I was curious how Native American students would respond to a traditional elder story so I told them “The First Fire Story” and asked their thoughts. I prefaced the story with a description of my grandmother, an elder of the Cherokee tribe, who taught it to me.
My first memories of my grandmother are of her jet black hair, her huge smile, and her dark eyes. Her name was a- qua- tse Tsa- la- gi lie- lid- is. She was full of contradictions: She laughed a lot, worked hard, played hard, and had definite ideas of what a family should be. She had an opinion that was always right. She was protective of me, the first grandchild and first granddaughter, and started me down the road of the traditional learning and healing ways of the Cherokee people.
I remember the first time that my grandmother took me hunting for herbs and medicines in the woods. She was short (4’2”), but when asked, she would always say, “Four feet, two and a half inches – and 100 pounds of pure love.” She was Cherokee and a healer of our tribe. Everyone called her Maggie. I was a thin little girl of six following behind her – dragging a basket, spade, and woven bag.
As we walked in the woods she always told me stories while teaching me the healing ways. One day she would say, “We are from the Wolf Clan, a strong clan, one that is to be proud of—do not disrespect our family name.” Then she would say, “Dig here. That root is good for stopping bleeding in childbirth,” and I would start digging in the hard, red clay of Pawhuska, OK, for that root.
I learned much of our language from my grandmother and her mother; I am now relearning the language that I have forgotten since she died. I also learned how to mix herbs and barks and plants to bring down fevers (ka na sit a – dogwood); help upset stomachs (sa li, gu gu ga nu lv, da (ga) si a la s de na – peppermint, tickweed, terrapin’s foot); arthritis (u did le hv s gi I lv s gi – feverfew); liver ailments (go s du I (tlv) gv – ash tree); and a variety of other ailments.
Her kitchen was always littered with hanging plants and bags of various dried barks and plants. It smelled spicy, woodsy, and wonderful. Often, as she boiled a remedy, she would ask me to bring this plant or that plant to her, and she would indicate how the remedy should be applied and how it worked.
She also taught me many traditional stories of the Cherokee. I remember sitting at her feet raptly listening to her strong voice flow over me with the images of the characters of coyote, rabbit, turtle, and grandmother spider dancing in my head. The stories still stir in my mind as the words turn to real images, and I can feel again the soft summer’s wind in my hair and smell the barks and plants on her hands as she gestured.
The First Fire (as told by my grandmother)
There was no fire when the world was created. The animal people were cold and only Thunder, who lived in the sky, had fire. It came to pass that Thunder asked the lightning to put fire into the bottom of a hollow tree.
The animal people had to decide how to get fire by crossing the water to get on the island. Raven asked if he could go get the fire as he could fly.
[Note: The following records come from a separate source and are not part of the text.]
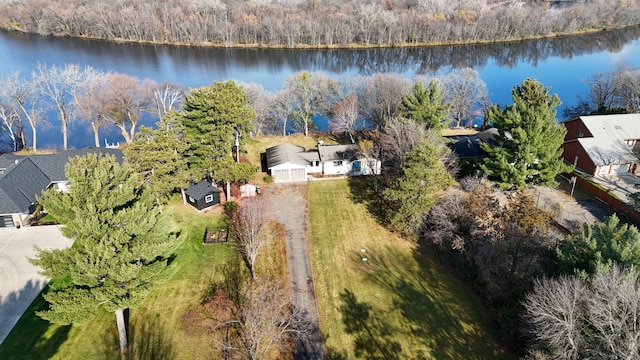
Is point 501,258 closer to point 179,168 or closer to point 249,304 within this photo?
point 249,304

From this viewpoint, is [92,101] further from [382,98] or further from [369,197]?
[382,98]

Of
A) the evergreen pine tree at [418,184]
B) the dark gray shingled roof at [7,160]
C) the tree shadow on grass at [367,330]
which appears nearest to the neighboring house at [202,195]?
the tree shadow on grass at [367,330]

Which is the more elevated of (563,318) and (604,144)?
(604,144)

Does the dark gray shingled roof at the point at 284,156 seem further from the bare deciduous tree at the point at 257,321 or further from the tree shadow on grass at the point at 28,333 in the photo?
the tree shadow on grass at the point at 28,333

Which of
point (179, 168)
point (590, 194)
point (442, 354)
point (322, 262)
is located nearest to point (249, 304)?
point (322, 262)

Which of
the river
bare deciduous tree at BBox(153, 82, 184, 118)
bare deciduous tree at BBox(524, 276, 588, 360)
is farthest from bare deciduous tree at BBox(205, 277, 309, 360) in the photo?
the river

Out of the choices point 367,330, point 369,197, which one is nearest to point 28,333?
point 367,330
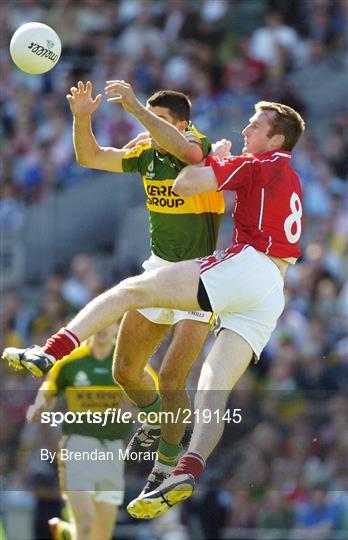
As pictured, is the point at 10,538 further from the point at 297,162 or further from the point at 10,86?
the point at 10,86

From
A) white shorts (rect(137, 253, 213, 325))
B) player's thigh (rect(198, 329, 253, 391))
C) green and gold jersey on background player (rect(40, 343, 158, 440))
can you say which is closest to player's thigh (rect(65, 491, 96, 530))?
green and gold jersey on background player (rect(40, 343, 158, 440))

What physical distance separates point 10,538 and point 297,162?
573cm

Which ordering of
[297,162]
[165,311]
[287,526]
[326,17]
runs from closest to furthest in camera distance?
[165,311] < [287,526] < [297,162] < [326,17]

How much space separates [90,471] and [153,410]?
2.96 m

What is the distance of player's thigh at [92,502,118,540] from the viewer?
14289mm

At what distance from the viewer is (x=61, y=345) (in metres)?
10.3

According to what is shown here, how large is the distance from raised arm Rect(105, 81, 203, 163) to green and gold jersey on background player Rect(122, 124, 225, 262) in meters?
0.58

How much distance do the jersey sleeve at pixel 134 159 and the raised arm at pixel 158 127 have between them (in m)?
0.85

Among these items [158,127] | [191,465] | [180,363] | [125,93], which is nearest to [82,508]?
[180,363]

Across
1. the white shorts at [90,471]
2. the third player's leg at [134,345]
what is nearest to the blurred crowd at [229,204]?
the white shorts at [90,471]

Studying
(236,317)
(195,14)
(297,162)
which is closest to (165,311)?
(236,317)

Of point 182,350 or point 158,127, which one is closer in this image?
point 158,127

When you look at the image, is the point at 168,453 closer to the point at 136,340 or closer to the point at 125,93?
the point at 136,340

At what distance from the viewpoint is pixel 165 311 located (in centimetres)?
1127
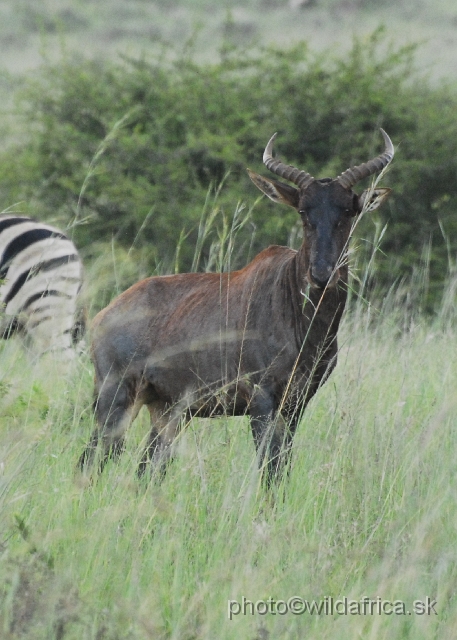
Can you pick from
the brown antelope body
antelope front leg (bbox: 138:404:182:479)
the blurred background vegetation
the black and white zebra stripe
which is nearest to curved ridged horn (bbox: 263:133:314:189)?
the brown antelope body

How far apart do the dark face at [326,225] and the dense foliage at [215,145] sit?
6.66 metres

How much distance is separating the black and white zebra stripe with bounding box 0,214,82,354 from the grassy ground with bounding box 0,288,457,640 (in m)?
3.21

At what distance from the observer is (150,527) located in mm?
4398

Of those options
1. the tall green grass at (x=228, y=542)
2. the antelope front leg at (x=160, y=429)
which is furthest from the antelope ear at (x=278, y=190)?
the antelope front leg at (x=160, y=429)

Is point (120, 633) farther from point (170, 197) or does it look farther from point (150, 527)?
point (170, 197)

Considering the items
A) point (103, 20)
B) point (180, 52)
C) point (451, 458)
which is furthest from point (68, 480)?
point (103, 20)

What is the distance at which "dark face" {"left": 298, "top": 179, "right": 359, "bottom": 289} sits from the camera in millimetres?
5660

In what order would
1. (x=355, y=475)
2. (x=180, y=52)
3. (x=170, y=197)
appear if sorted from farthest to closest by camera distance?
(x=180, y=52) < (x=170, y=197) < (x=355, y=475)

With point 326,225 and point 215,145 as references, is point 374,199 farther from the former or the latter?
point 215,145

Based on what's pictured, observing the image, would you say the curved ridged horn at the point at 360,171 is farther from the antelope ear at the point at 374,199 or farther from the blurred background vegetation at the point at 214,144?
the blurred background vegetation at the point at 214,144

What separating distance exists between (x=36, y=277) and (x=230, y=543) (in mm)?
5637

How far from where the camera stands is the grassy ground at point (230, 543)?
3383mm

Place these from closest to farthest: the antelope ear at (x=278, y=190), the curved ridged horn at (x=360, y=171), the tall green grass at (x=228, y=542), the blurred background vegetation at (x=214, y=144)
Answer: the tall green grass at (x=228, y=542) → the curved ridged horn at (x=360, y=171) → the antelope ear at (x=278, y=190) → the blurred background vegetation at (x=214, y=144)

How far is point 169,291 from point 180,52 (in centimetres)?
919
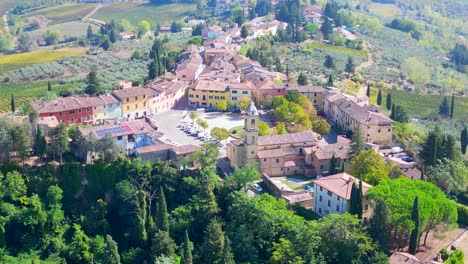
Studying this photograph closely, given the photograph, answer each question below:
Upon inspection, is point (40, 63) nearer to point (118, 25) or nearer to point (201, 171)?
point (118, 25)

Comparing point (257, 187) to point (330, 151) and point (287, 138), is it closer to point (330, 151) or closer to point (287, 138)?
point (287, 138)

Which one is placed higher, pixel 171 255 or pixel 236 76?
pixel 236 76

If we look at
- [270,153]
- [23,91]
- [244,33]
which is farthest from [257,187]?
[244,33]

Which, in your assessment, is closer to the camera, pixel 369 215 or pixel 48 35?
pixel 369 215

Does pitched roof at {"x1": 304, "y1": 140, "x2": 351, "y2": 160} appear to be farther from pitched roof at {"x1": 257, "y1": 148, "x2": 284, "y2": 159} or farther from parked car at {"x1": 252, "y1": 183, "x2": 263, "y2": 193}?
parked car at {"x1": 252, "y1": 183, "x2": 263, "y2": 193}

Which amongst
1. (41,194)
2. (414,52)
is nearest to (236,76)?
(41,194)

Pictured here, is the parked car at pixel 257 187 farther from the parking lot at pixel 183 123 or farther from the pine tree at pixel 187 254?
the pine tree at pixel 187 254
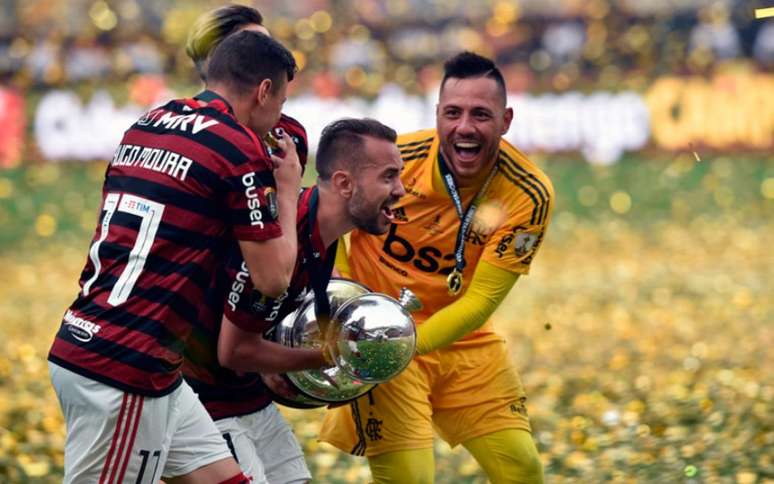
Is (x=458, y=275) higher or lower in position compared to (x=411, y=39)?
lower

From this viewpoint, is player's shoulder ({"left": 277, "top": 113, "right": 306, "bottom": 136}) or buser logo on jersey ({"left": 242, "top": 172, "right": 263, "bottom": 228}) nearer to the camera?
buser logo on jersey ({"left": 242, "top": 172, "right": 263, "bottom": 228})

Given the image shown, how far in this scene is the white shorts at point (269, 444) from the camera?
19.3 feet

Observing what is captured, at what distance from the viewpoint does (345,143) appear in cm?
575

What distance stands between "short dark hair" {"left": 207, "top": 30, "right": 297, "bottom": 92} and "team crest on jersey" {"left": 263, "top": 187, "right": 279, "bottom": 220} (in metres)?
0.45

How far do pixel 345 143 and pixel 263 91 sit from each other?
76cm

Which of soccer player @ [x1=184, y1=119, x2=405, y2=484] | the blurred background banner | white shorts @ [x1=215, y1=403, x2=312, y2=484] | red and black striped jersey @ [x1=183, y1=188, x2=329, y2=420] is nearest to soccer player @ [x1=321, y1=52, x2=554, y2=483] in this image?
white shorts @ [x1=215, y1=403, x2=312, y2=484]

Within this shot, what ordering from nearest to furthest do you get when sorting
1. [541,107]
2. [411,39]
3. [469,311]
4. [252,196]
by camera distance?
[252,196] < [469,311] < [541,107] < [411,39]

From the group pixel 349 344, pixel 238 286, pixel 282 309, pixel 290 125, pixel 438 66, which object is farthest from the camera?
pixel 438 66

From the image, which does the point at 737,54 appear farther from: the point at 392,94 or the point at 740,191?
the point at 392,94

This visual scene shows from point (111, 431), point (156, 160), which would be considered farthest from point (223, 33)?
point (111, 431)

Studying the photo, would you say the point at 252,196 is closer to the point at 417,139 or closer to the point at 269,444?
the point at 269,444

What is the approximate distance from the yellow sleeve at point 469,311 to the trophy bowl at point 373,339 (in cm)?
90

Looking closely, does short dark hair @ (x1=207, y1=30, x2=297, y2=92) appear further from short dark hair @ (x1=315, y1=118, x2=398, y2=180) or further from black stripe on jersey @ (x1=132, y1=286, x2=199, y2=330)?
black stripe on jersey @ (x1=132, y1=286, x2=199, y2=330)

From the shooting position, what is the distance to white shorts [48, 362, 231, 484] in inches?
192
He was white and flew to the top of the tree, and his feathers got scorched and he turned black, which is why he is black today.
Screech Owl asked to go. He looked at the fire and burned his eyes – ever since his eyes are red. Hooting Owl and Horned Owl asked to go to get the fire, but the smoke made rings around their eyes, and they still have the rings around their eyes. Snake swam across the water and up the tree, but the heat scorched him and he turned black. He has been black ever since.
Water Spider said she would go, and she could walk on the water. The animal people asked how she would carry the fire, and she said she would weave a web and put a web bowl on her back. She walked across the water and put a small piece of fire in her bowl and came back.
This is how the animal people got fire, and the Water Spider still has the bowl on her back.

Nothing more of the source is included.